Commvault

Troubleshooting Jobs

Troubleshooting Failed or Hanged Backup Jobs


A backup job is made of multiple phases. Therefore, depending on where in the process a job hangs or fails, root causes can sometimes be narrowed down. Here are some common issues based on the progress of a job.




Backup Failing or Hanging at 0-5%


Check communication between components:
The most common reasons for a job to fail or hang at 0-5% are communication issues between the client and either the CommServe® server, the MediaAgent or both.

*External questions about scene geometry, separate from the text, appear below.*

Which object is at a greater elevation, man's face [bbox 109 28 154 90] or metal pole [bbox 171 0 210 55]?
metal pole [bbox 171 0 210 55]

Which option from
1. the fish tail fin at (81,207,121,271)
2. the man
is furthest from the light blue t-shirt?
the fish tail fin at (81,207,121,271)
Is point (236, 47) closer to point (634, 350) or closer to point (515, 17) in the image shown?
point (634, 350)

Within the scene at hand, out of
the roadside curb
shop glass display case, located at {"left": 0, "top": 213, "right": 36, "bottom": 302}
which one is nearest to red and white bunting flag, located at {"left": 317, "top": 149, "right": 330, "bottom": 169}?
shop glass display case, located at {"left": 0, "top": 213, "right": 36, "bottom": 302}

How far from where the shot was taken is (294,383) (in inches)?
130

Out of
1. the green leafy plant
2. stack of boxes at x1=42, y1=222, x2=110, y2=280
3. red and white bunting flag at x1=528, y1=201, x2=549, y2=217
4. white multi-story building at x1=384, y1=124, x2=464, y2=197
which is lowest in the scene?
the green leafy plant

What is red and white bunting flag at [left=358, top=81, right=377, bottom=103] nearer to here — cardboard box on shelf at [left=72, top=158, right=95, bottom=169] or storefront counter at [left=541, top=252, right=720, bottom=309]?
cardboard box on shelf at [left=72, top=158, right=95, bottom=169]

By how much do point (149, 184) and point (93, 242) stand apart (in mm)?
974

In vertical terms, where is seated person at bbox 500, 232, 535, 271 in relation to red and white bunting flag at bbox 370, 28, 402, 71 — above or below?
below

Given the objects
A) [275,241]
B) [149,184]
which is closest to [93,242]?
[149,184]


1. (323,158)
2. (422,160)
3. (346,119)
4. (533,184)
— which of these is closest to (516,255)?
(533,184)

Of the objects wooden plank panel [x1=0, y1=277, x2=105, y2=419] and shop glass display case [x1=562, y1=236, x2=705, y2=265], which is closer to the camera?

To check communication issues, use one of two options from the client:

  • Run Check Readiness
  • Use CVNetworkTestTool
  • If services are running on the client, but it still can't be reached, recycling the services can resolve the issue.


Check DNS resolution
DNS resolution is a frequent issue, especially the reverse DNS zone, which is used by Commvault® software.


To validate resolution, use one of two options:

  • Run CVIPInfo
  • Use CVNetworkTestTool
  • Ensure that the servers do not have host files containing erroneous entries that might override the DNS resolution.


Validate firewall rules:
Firewall can also prevent successful communications if firewall rules are not properly configured in the CommCell® console or if the ports are not properly opened on the firewall by the network team.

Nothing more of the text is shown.